Ardrian could feel the eyes of Lord Symond Staunton, boring into the back of his head but he did not turn around. Instead, lifting his eyes to look at the ramparts of the castle, and then beyond to where the thousand Cracklawmen were standing outside the castle, their spears like a forest of iron.

 

The former Master of Laws might have been a lickspittle, but he was an intelligent enough man by all accounts. And intelligent enough men always understood a threat when it was dressed as concern.

 

At last, Lord Symond leaned back in his chair.


“I see,” he said quietly.

 

Ardrian put his head over his shoulder.

 

“I am glad, my lord.”

 

Another silence settled over the solar.

 

Lord Symond’s fingers drummed against the oak desk before becoming still.

 

“You paint a grim picture.”

 

“I paint the picture before us,” Ardrian replied, completely turning around now. “Nothing more, Starks do not have a history of being merciful. Especially to those they hold responsible for any grievance. Take Cregan Stark during the Hour of the Wolf; he punished every soul he held responsible for the murder of King Aegon the Second. Despite the fact that those men had done that to prevent the continuation of this war, and to save the son of the Queen, Lord Cregan had been fighting for. I have no doubt Eddard Stark, will be just as unrelenting. He will let bygones be bygones for peace. Nay, he will hunt down all those who he holds responsible for the deaths of his father, and brother.”

 

Lord Symond let out a slow breath through his nose.

 

Ardrian continued before anyone else could speak.

 

“With King Aerys gone, you will be the primary target of Stark’s ire. If he sends his forces here, trust me Rook’s Rest will be glad of a thousand loyal swords within its walls.”

 

Lord Symond’s jaw tightened.

 

He knew as well as Ardrian did that there was no answer to that.

 

“Very well,” Lord Symond said resignedly “The gates of Rook’s Rest shall be opened.”

 

Lord Clarence grinned like a wolf.

 

Ardrian merely inclined his head.

 

“A wise decision, my lord.”

 

Lord Symond gave a humorless chuckle.

 

“Let us hope history agrees with you.”


283 AC—Ruby Ford, The Riverlands

 

The Trident was running slower this morning.

 

It’s waters were calm now. So unlike the day of the battle when the water had been rushing, and lapping against the stones. To Ned it felt as if the River had calmed itself down now that the Battle was over.

 

Ned stood exactly where it had happened.

 

Where he had killed Rhaegar Targaryen.

 

He hadn’t meant to come here—when he had left his tent this morning. Not really.

 

His wounds had finally healed enough that he could ride now—so he had decided to go for a ride to stretch his legs.

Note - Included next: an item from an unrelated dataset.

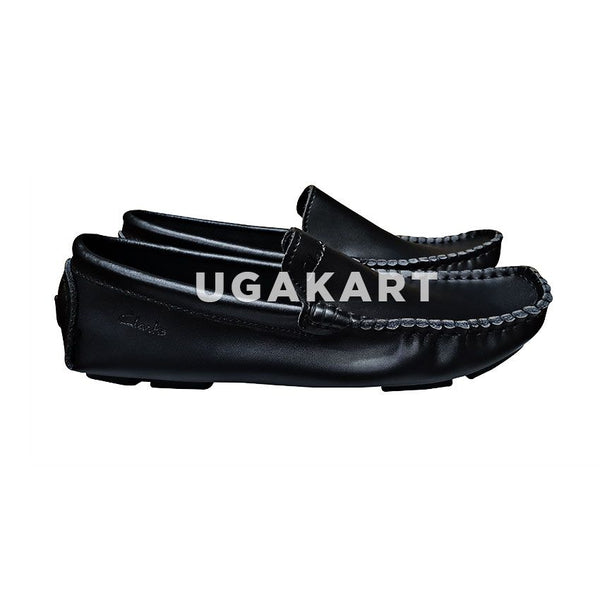 Clarks Black Moccacins (7 to 15 yrs)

His recovery period had left him restless—days spent within his tent, buried in councils with the lords as they planned for the aftermath of the war. And when he was not holding council, there were always more lords waiting for his attention, each with their own demands.

 

In the past days since the battle Ned had hardly had a moment to himself.

 

So the moment the Maester had cleared him to ride, Ned had grabbed his horse and rode out. Alone, save for a guard he had ordered to keep distance.

 

They would resume their march in two to three days, as soon as Lord Royce arrived with his host at the Crossroads inn, and sent word to them. The man had marched faster than expected and would reach them far earlier than anyone had expected of him.

 

He and Jon had decided that, instead of having the man join them at their camp, they would meet him south of the Trident, to resume their march to the capital.

 

They were leaving around twenty eight hundred men still too wounded to march at the Trident—under the command of, Helman Tallhart, Jonos Bracken and the new Lord Lyonel Corbray—all Lords too wounded to continue the march South with them.

 

They would be taking around thirteen thousand men still fit for fighting  to join Lord Royce’s eight thousand men, and resume their march. 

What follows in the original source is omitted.